Methods and Results: After recent HF hospitalization, 274 NYHA Class III or IV HF patients were enrolled in the COMPASS-HF study at 28 experienced HF centers and received intense HF management (average 24.7 staff contacts/ 6 months) ± access to filling pressure information to adjust diuretics to maintain optivolemia, usually defined as estimated pulmonary artery diastolic (PAD) pressure of 12±4 mmHg. Filling pressure information was available for half the patients during the first 6 months (the Chronicle group, <Access), and for all patients during the next 6 months.

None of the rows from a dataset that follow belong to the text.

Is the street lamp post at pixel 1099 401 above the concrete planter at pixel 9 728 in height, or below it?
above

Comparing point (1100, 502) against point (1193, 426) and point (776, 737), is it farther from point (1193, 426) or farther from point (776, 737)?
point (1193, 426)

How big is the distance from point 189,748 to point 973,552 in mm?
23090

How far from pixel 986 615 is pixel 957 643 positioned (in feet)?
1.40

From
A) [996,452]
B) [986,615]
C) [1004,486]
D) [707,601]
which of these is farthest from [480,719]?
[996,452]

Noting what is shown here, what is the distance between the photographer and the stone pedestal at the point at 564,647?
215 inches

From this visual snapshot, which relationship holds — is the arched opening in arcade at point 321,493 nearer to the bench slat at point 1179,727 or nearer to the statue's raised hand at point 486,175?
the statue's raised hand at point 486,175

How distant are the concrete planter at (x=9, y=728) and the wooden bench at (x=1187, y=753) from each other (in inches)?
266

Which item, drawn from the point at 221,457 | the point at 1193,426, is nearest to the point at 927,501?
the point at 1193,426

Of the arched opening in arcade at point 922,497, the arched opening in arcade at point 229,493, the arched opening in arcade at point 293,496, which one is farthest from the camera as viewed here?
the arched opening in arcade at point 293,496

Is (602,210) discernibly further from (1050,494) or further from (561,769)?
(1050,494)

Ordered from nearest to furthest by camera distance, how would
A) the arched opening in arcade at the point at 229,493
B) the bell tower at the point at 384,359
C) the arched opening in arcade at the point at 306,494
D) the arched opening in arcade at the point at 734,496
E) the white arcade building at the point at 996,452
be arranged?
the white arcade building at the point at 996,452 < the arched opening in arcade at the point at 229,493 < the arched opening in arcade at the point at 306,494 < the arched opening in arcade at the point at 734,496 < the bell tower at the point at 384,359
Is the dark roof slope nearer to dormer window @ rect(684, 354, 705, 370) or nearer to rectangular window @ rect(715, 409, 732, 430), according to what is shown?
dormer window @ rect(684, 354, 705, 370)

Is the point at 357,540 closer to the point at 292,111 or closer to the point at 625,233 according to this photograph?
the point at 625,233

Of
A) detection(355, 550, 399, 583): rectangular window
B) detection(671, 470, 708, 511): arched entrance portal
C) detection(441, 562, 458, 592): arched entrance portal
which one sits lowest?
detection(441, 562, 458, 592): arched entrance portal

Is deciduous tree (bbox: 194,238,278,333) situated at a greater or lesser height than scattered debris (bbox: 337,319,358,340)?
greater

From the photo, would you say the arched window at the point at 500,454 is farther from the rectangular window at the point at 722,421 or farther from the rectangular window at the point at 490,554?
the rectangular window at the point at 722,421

Diuretics were adjusted 12.7 times per patient in the Chronicle group and 8.2 times per patient in the Control (-Access) group during the first 6 months (p = 0.0001). Compared to baseline, decreases in RV systolic pressure (RVSP) and ePAD were significant for the +Access patients by one year (p=0.0012 and p =.04, respectively). The Control patients exhibited a similar trend 6 months after crossing to +Access (figure⇓).
Conclusions: Targeted therapeutic adjustments, based on continuous filling pressures along with intensification of HF management contacts, are associated with a reduction in chronic left-sided filling pressures and right ventricular load.